* [Requirement] State the number of lines that hold "California" in the records below, with no other words.

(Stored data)
-------

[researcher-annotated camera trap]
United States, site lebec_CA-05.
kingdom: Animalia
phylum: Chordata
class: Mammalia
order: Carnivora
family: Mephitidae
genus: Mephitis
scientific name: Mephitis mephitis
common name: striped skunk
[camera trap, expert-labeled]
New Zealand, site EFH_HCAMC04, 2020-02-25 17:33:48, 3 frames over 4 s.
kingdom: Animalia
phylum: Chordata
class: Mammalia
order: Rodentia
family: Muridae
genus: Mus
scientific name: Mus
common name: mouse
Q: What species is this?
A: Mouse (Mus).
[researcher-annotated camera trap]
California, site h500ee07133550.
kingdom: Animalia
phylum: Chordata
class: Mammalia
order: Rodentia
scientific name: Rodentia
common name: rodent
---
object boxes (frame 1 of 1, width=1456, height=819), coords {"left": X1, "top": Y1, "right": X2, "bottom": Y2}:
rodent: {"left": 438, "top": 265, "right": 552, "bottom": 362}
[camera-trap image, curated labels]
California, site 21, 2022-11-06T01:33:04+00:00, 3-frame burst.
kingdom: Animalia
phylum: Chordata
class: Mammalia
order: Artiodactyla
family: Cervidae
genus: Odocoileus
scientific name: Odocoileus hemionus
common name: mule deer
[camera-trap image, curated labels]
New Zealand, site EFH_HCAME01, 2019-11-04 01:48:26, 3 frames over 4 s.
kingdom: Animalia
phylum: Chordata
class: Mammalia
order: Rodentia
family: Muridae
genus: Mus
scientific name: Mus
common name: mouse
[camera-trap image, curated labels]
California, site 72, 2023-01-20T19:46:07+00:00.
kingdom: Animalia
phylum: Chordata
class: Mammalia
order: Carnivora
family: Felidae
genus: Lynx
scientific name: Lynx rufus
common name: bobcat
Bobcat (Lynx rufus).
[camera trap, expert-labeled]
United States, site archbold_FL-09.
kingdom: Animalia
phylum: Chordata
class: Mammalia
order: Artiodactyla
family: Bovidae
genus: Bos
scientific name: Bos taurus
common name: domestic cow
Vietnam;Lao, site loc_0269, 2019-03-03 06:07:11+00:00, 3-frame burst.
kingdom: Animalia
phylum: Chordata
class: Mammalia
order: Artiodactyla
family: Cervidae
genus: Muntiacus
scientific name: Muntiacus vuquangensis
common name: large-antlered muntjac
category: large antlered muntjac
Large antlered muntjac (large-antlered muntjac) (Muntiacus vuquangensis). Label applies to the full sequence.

-------

* [Written solution] 3